◆ **Text for analysis**
◆ ◆ ◆ ◆ ◆ ◆ ◆
It must be wonderful to walk down the same street every day, and greet people as you go, to have the same conversations year after year, slight variations on a familiar timetable, a regular path worn through the constancies and changes, the patterns and cycles of events and seasons, maybe a particular bird that calls from a particular tree each day, as you're passing, and you wonder whether it calls regularly, but at a longer interval than the time it takes you to walk past, or whether it just calls the once every day, or whether it calls for you. One day you notice that it ends its call for the year the day after the tips of a particular grass turn brown, and you try to imagine what that looks like, to that particular bird, up in that particular tree.
I'm back in Fort de France, Martinique - it feels extremely civilized, after Dominica. There are sidewalks. And pretty dresses in store windows. And interestingly old buildings. And no one's harassing me to buy something, or give them money. I'm always intrigued by how different places have such different characters, how thin accretions of place and incident, biological geological historical accumulations form into such distinct entities, into towns and cities, the sense of a place.
◆ ◆ ◆ ◆ ◆ ◆ ◆
◆ **Data excerpts**
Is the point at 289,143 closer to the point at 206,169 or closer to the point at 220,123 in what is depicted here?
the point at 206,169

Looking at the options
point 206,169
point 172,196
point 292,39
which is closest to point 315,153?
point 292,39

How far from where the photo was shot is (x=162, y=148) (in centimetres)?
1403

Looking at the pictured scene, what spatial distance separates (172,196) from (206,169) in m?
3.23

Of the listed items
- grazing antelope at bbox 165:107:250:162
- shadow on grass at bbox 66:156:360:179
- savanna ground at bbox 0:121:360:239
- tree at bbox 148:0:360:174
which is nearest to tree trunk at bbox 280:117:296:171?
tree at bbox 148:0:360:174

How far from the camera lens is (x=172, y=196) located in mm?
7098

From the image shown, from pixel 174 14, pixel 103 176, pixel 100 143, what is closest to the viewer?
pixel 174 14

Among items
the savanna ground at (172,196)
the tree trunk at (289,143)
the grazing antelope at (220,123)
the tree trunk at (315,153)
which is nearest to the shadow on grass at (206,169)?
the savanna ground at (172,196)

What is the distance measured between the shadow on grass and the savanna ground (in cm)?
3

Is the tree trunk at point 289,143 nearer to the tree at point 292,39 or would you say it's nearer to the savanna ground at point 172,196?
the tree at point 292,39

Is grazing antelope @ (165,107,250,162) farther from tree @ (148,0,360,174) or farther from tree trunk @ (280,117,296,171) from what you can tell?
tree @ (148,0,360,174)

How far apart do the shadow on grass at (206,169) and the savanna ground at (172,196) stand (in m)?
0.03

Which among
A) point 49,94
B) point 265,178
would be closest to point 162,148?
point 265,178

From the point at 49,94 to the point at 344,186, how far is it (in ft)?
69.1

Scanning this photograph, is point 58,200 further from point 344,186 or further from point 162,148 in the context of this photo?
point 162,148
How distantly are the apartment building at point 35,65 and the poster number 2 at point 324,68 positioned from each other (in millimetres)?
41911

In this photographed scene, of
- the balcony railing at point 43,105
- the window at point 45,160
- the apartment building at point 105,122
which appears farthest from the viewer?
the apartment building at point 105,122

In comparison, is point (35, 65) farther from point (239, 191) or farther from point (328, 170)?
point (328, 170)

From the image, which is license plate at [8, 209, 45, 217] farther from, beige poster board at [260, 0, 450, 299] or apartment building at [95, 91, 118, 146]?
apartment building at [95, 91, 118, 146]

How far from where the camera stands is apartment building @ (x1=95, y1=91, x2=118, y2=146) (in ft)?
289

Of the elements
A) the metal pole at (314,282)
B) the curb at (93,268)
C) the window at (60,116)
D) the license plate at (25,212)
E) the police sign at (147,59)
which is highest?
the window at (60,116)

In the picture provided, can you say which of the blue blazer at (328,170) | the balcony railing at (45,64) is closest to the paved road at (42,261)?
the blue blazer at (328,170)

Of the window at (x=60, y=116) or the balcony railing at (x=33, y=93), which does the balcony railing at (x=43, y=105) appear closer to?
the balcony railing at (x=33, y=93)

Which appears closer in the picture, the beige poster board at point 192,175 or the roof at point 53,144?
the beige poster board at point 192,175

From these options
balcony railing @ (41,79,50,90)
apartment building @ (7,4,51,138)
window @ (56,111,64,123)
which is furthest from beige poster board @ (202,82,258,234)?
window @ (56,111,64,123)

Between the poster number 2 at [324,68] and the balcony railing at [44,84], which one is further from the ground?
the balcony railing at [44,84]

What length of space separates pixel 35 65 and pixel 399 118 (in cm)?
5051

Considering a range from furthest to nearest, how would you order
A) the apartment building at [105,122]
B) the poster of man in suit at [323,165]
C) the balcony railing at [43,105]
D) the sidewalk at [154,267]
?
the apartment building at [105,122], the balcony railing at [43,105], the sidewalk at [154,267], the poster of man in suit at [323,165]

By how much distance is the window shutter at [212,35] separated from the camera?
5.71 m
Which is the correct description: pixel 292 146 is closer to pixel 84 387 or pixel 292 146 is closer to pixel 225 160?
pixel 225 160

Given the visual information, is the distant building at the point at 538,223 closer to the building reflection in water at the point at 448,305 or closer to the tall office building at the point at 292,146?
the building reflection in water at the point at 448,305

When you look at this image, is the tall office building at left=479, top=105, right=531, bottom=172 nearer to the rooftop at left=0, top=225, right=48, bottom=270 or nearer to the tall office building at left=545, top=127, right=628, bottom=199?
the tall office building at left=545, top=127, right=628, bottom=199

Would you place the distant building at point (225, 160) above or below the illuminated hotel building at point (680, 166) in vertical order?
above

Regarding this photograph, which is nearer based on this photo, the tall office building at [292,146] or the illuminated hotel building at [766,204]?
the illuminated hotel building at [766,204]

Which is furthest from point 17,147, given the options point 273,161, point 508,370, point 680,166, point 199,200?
◆ ◆ ◆ ◆ ◆ ◆ ◆
◆ **Work task 1**
In the travel reflection, after which place does Fort de France feel extremely civilized?
◆ **Work task 2**
Write a continuation of the travel reflection, picking up after its final sentence.

◆ **Answer space 1**
Dominica.

◆ **Answer space 2**
According to wikipedia, Martinique was sighted by Christopher Columbus in 1493, claimed as French territory by French settlers in 1635. Naturally, the indigenous Caribs, who had arrived in the 1200s, displacing and assimilating the previous residents, the Taino, had issues with that. It is now part of France - the inhabitants are citizens of France, and members of the European Union. The obvious contrasts with Dominica, which was colonized by the British, and achieved independence in 1978, is a higher quality of life - socialized health care, better infrastructure, higher cost of living, and a more European cuisine, fashion, architecture, and mood. Speaking more specifically, the contrast that I'm observing is between Roseau, Dominica, and Fort de France, Martinique, but it's consistent with patterns that I've observed around the world, between areas colonized by England vs France. One certainty as a western tourist is that it's way easier to eat well in places settled or colonized by France.